Ichiro in pinstripes…even an overnight after it became a reality, it’s a statement that still probably makes many Yankees fans giddy.
When we got word of the trade last night, the YESNetwork.com team was abuzz, with text messages flowing and a conference call on how to properly address the situation – which, as you likely have seen by now, included great analyses of the deal by both Jack Curry and Joe Auriemma, photos and videos of Ichiro’s first day as a Bomber, and a piece by Jon Lane on Brian Cashman’s stealth success.
We are, of course, all baseball enthusiasts (to put it lightly), so after a few ideas were thrown out and a handful of “man, Cashman did it again!” sentiments were exchanged, one of us asked the million dollar question: What number is Ichiro going to wear?
Even in Yankees lore, it was a valid question. After all, Ichiro has been synonymous with No. 51, the jersey he has worn since coming to Seattle in 2001…but in the Bronx, that number is synonymous with another former batting champion outfielder.
One can’t help but remember the fans’ furor in 2008 when LaTroy Hawkins came to the Yankees and was issued No. 21, which had been out of circulation since Paul O’Neill retired. Hawkins didn’t understand the vitriol at first, but switched his number as soon as he was fully aware of why fans found No. 21 sacred.

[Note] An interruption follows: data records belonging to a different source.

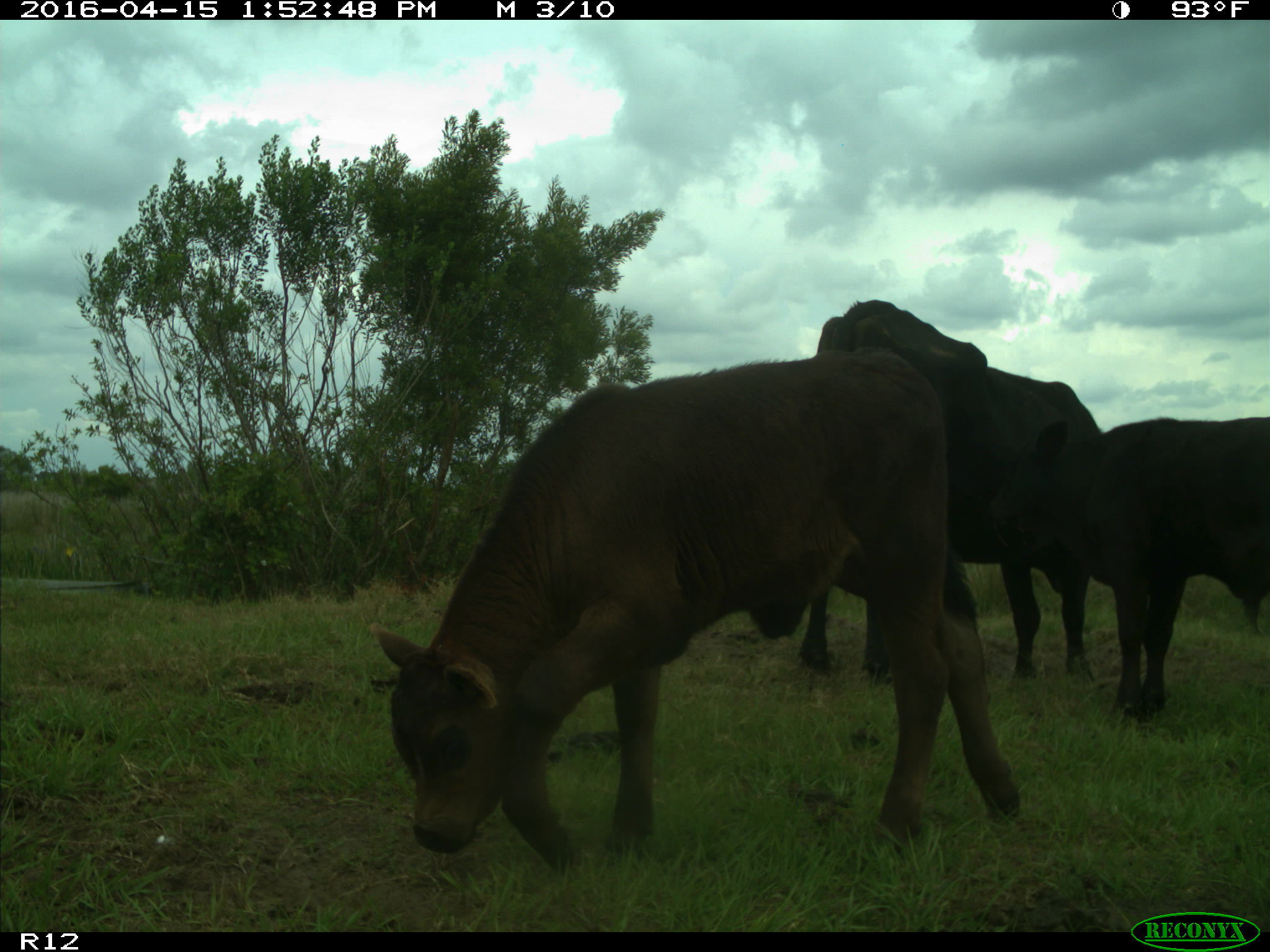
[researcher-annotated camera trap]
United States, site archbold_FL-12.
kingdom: Animalia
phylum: Chordata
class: Mammalia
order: Artiodactyla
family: Bovidae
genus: Bos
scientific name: Bos taurus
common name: domestic cow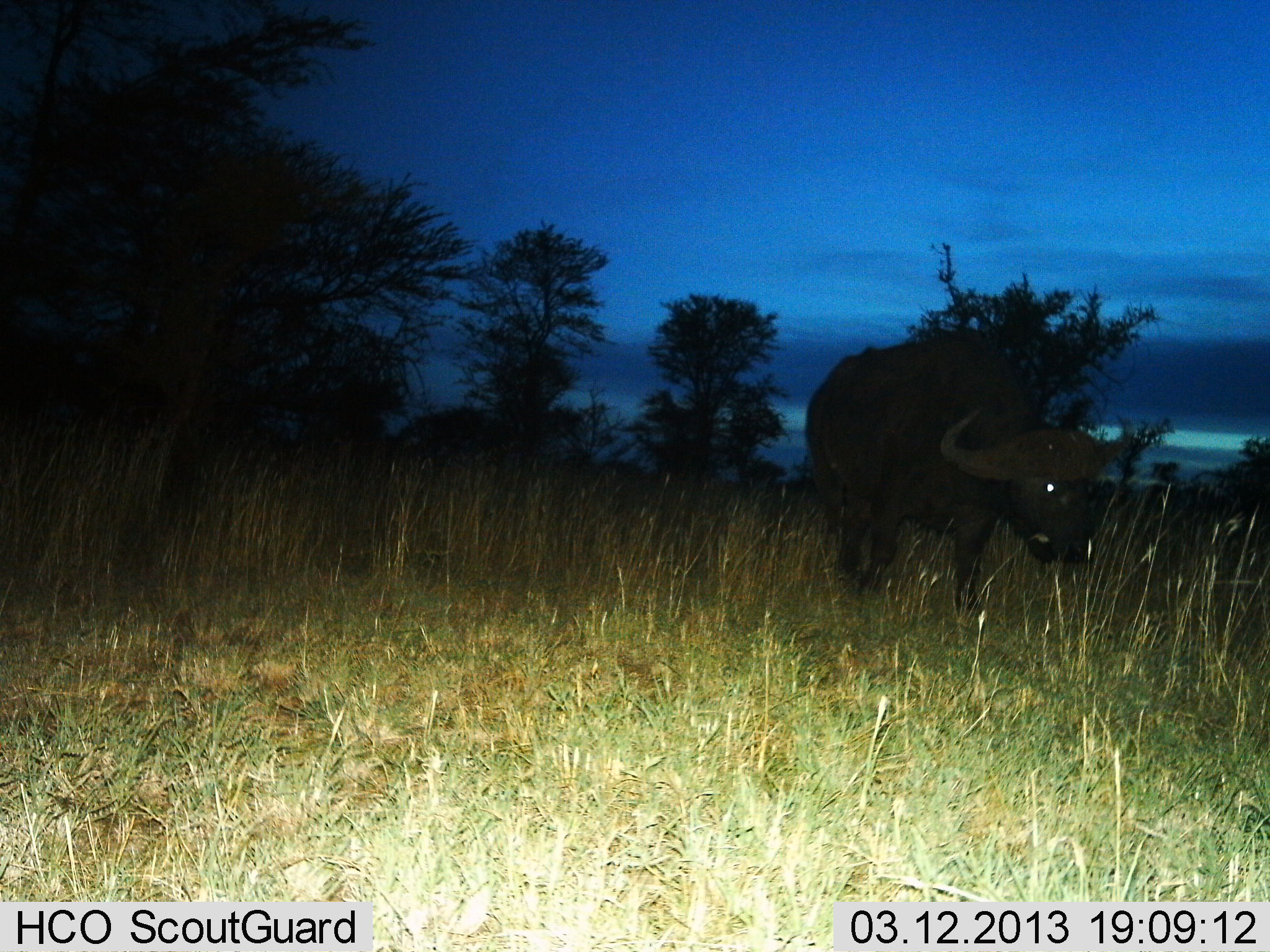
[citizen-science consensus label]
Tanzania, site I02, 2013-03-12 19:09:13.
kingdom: Animalia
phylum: Chordata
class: Mammalia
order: Artiodactyla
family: Bovidae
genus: Syncerus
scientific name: Syncerus caffer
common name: cape buffalo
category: buffalo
Buffalo (cape buffalo) (Syncerus caffer), count 1. Behavior (volunteer vote fractions): standing 56%, resting 0%, moving 33%, interacting 0%. Young present (vote fraction): 0%. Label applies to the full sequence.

That said, while O’Neill and Bernie Williams are both in the same pantheon of beloved Yankees of the “’90s Dynasty” era…well, with all due respect to Mr. Hawkins and his great credentials, there’s a big difference between LaTroy and Ichiro.
Mr. Suzuki is, as Joe Auriemma posited in his piece, one of the few people on the planet who can get away with going by one name. Only six active Major Leaguers have more MLB hits than Ichiro, and if you add the 1,278 he amassed in Japan, he has a career total of 3,812 – a number that only Ty Cobb and Pete Rose have surpassed in MLB history.
He is the MLB record holder for hits in a single season, has 17 All-Star appearances and Gold Gloves between the U.S. and Japan, and was both the Rookie of the Year and the MVP in the same season – the season he became the first Japanese position player to break into the Majors.
Ichiro is, in a few words, a surefire Hall of Famer (and possibly a first-ballot one)…which, to be fair, isn’t necessarily something you can say about Bernie.
Sure, when it comes to love, numbers don’t always matter, and like No. 21, No. 51 has been out of circulation since Bernie last stepped off the field for the last time in October 2006.
It remains that way, as Ichiro wore No. 31 in his debut for the Bombers, so all we can do is wonder what the reaction might have been if he took his spot in right field donning No. 51 on Monday night.